Martha Harmon Pardee as Ann Richards in Cherry Creek Theatre's 'Ann.' (COURTESY BRIAN MILLER)
Martha Harmon Pardee as Ann Richards in Cherry Creek Theatre’s ‘Ann.’ (COURTESY BRIAN MILLER)

Theatergoing at its best makes your blood pump faster when your body is at rest, and theatergoing doesn’t feel much more palpable than watching Harmon Pardee command the stage as the whip-smart, sharped-tongued Richards, who, in the course of the play (written by film and TV star Holland Taylor), delivers a blistering statement to a journalist about the importance of Roe v. Wade:

“I think it is really important, not only that we talk about a woman’s right to choose – but what about this current attitude toward children who are already on this Earth?” Harmon Pardee says as Richards. “They say, ‘There’s no money to help the children you already have, but we’re gonna force you to have some more you can’t afford.’”

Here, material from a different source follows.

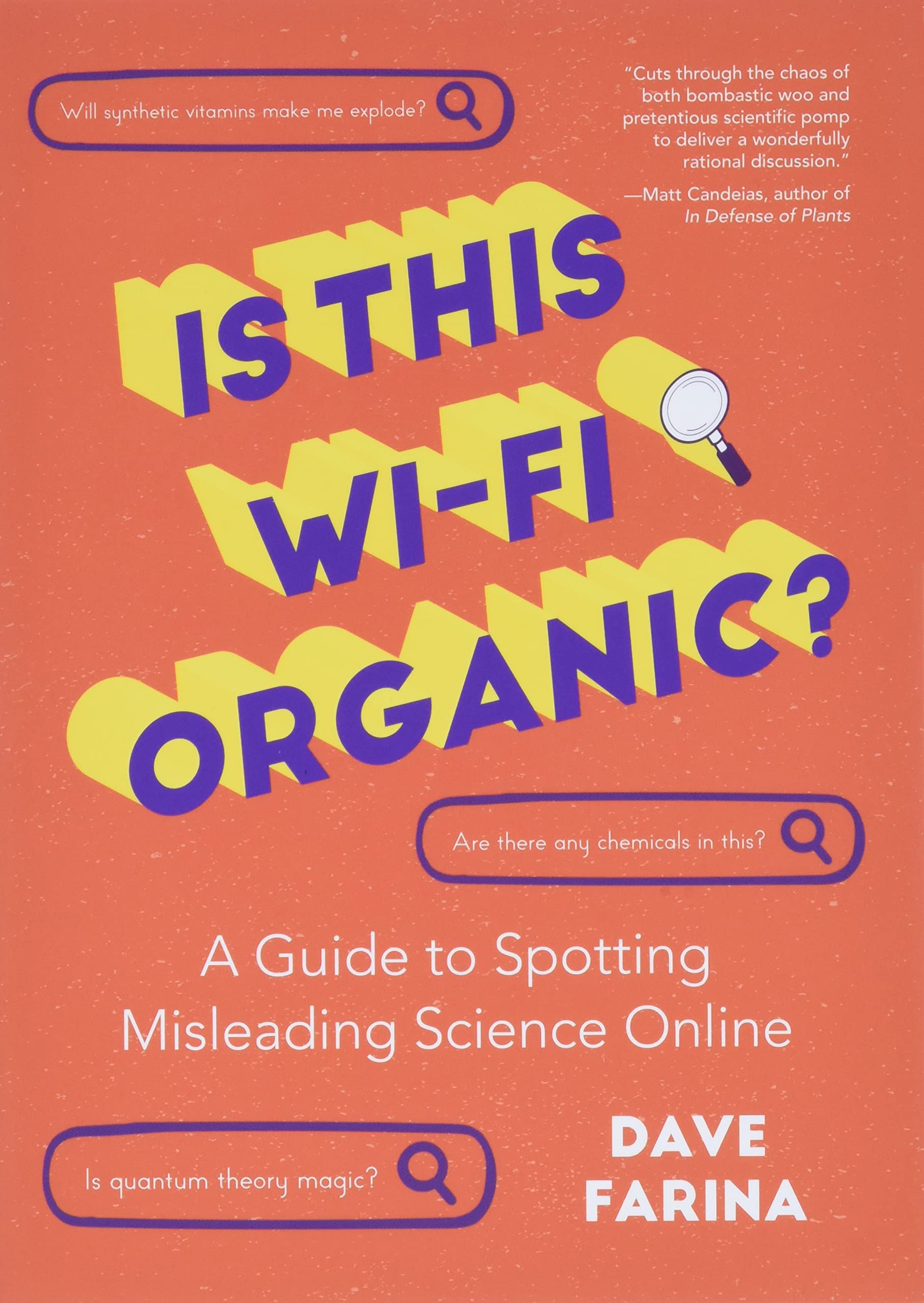 Is This WiFi Organic?: A Guide to Spotting Misleading Science Online (Science Myths Debunked)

Especially given that this real-life scene was set … back in 1993.

“Ann Richards was frustrated and angry about abortion rights and reproductive choice all the way back then – and here we are 30 years later going backward,” Harmon Pardee said in a later interview.

Massaro (directed by Amy Feinberg) and Harmon Pardee (directed by Susie Snodgrass) both received deserved nominations for Colorado Theatre Guild Henry Awards for their performances. (Massaro won.) But whenever these two pros make their way back to a local stage … everybody wins.

Note: The True West Awards, now in their 22nd year, began as the Denver Post Ovation Awards in 2001. Denver Gazette Senior Arts Journalist John Moore celebrates the Colorado theater community by revisiting 30 of the best stories from the past year without categories or nominations.